The Map Below Shows Income Required for a 2-Bedroom Apartment in Miami
The map above shows the cost of a two-bedroom apartment in neighborhoods across zip codes that we had data for. We used data for the trailing 6 months as of June 1, 2018 to calculate the median asking rent and multiplied that by 40 to calculate the customary income requirement to rent an apartment. Median household income by zip code is according to the Census American Community Survey 2016, table S1903.
The map might lead you to believe that no one can afford to live in Miami, but we are mapping only the asking rents. Most of the population already has somewhere to live; many own their homes and many others have rented their homes for so long that they’re locked in to a much lower rent.
What Are the Least Affordable Places to Live in Miami?
It should come as no surprise that the most expensive neighborhoods to rent an apartment were near the coast in the Village of Key Biscayne (zip code: 33149), Miami Beach (zip code: 33139), and Midtown Miami (zip code: 33137). In the Village of Key Biscayne, median rent for 2-bedrooms hover around $4,238 per month, requiring $169,500 per year in household income.
From an income unaffordability standpoint, however, neighborhoods such as Brickell ($2,650), East Little Havana ($1,650), and Park West ($1,743) top the charts. With median incomes of $25,166 for Brickell (zip code: 33130), $20,180 for East Little Havana (zip code: 33128), and $21,356 for Park West (zip code: 33136), median 2-bedroom rents are astronomically high, requiring over 95% of annual household income for each of the aforementioned neighborhoods.
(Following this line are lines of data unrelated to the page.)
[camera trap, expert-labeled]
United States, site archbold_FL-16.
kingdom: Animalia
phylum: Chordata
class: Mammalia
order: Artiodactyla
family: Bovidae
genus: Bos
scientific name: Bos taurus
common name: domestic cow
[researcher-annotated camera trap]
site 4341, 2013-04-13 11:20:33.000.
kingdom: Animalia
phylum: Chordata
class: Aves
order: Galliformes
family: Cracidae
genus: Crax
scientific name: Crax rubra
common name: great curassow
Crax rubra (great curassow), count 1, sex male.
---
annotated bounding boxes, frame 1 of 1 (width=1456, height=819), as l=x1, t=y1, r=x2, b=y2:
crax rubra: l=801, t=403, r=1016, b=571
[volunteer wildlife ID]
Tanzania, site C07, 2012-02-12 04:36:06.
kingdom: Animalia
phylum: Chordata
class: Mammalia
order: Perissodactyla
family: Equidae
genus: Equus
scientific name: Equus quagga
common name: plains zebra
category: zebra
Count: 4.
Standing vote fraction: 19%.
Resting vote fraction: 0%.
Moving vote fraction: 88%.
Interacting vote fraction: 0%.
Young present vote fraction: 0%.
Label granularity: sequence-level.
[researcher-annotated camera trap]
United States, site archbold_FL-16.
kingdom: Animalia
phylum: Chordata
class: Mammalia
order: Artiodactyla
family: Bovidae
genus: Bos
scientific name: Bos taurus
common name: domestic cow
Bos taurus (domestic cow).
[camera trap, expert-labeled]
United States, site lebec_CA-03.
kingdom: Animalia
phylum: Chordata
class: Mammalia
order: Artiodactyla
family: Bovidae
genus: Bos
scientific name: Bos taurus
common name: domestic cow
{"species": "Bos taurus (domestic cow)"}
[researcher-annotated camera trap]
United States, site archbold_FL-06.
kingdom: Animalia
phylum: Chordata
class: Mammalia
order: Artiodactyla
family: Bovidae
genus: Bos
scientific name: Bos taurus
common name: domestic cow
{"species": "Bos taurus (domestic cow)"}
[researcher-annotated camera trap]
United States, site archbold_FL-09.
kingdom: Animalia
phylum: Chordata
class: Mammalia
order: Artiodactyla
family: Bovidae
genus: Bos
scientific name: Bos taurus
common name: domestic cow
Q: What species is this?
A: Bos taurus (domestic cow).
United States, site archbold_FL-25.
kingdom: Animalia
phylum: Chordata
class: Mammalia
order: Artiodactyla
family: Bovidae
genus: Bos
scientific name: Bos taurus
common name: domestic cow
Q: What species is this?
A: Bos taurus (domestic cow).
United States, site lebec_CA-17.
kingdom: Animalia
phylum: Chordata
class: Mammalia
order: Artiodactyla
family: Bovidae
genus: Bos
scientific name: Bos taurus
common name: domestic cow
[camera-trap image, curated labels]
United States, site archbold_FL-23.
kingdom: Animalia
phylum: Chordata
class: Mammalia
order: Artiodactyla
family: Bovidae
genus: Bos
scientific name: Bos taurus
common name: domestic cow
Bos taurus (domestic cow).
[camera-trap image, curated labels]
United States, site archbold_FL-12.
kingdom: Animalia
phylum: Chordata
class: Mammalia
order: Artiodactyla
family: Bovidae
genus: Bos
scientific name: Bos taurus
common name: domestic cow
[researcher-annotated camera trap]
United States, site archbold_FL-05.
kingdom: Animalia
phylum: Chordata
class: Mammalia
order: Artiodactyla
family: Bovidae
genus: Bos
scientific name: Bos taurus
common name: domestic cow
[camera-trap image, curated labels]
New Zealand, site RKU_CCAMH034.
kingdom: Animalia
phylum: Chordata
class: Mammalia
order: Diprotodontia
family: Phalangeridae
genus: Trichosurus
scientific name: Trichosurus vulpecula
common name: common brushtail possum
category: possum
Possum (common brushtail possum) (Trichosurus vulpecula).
The Table Below Displays all Two-Bedroom Median Asking Rents
It also shows the income required to live there for all neighborhoods that we had sufficient data. You can sort by “Zip Code”, “Income Required to Rent (40x rule),” “Median 2BR Price,” or “% of Income Required for Median 2BR Rent,” or type in a neighborhood name or zip code to search for yours.
Is There Anywhere in Miami That’s Actually Affordable?
If you click “% Income Required for Median 2BR Rent” to re-sort the table above it’ll show that stat in ascending order. This shows us Kendall and Lago Mar, and Pembroke Falls at the top of the list of affordable neighborhoods relative to median household income.
Opa-Locka, Brownsville, and North Miami Beach ranked as the most affordable neighborhoods, with two-bedrooms available for $1,350 per month. This is still more than the typical family can afford, pointing to the larger issue of housing unaffordability that is common is cities across the country.